Tatiana Kirova, dell’Università di Torino e membro permanente del Comitato internazionale dei villaggi e delle città storiche e del Consiglio internazionale dei monumenti e dei siti dell’Unesco, ha tracciato le coordinate del percorso che il Salento, inteso nel senso più ampio di distretto delle tre province di Lecce, Brindisi e Taranto, deve intraprendere nel processo di candidatura per il riconoscimento come patrimonio dell’umanità.

E’ dal 2006 che se ne parla, anche con atti preliminari ufficiali, “ma oggi – ha sottolineato il presidente del Lions Club di Maglie, Raffaele Cazzetta – esiste una consapevolezza diversa da allora da parte dei cittadini e delle istituzioni di quelle che sono le unicità del territorio”. Tra queste, senza dubbio, gli ulivi monumentali che, grazie anche alla diffusione del complesso del disseccamento rapido, costituiscono un patrimonio da salvare.

La società civile si mobilita per una cabina di regia fatta di persone competenti e disinteressate. Domani, 25 novembre, presso le Officine Cantelmo – promosso dai Lions e dal Centro Studi Teknè - è previsto un incontro con esperti, amministratori, docenti universitari per porre le prime solide basi al dossier di candidatura. I temi essenziali del convegno sono stati riassunti oggi , nella sala consiliare del Comune di Lecce, dove si è svolta una conferenza stampa alla quale hanno partecipato esponenti dell’amministrazione cittadina (il sindaco Paolo Perrone e l'assessore Alessandro Delli Noci), ma anche di Taranto, Maglie, Galatone, Melendugno e altri centri salentini.

L’idea di fondo è stata illustrata dal professor Raffaele Coppola, dell’Università di Bari, che ha sottolineato l’importanza di un piano di gestione che non si limiti alle espressioni dell’architettura barocca ma che le intenda come il culmine di tutto ciò che è stato costruito e vincolato come edificio storico, alla cui base vi sono gli ulivi secolari e millenari e il sistema delle grotte, principalmente gravine e frantoi ipogei, ma anche i muretti a secco.

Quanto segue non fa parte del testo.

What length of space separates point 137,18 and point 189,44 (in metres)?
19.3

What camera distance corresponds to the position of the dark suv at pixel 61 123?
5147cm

Insomma, bisogna andare oltre il barocco, anche perché nel 2002 il Vallo di Noto, in Sicilia, ha già ottenuto il riconoscimento puntando proprio sul complesso architettonico di stampo tardo barocco che accomuna diversi centri ricostruiti in maniera omogenea a funzionale dopo il terremoto del 1693.

D’altra parte l’idea del sito puntuale, cioè del monumento o del luogo specifico, non regge più da tempo all’iter di selezione dell’Unesco e per questo sarà importante fare rete – ha ribadito la Kirova - con altri siti contigui dotati di adeguate caratteristiche, in particolare con i Sassi di Matera.

Tutte queste premesse significano superare i campanilismi e la tendenza all’appropriazione e alla gestione esclusiva dei progetti e dimostrare di lavorare bene anche durante il processo di candidatura, che si spera di presentare entro l’inizio del 2017. L’esperta dell’Università di Torino ha fatto presente la quantità di denaro sperperata nel corso degli anni in esperimenti analoghi per colpa di quelli che ha definito “falsi profeti”.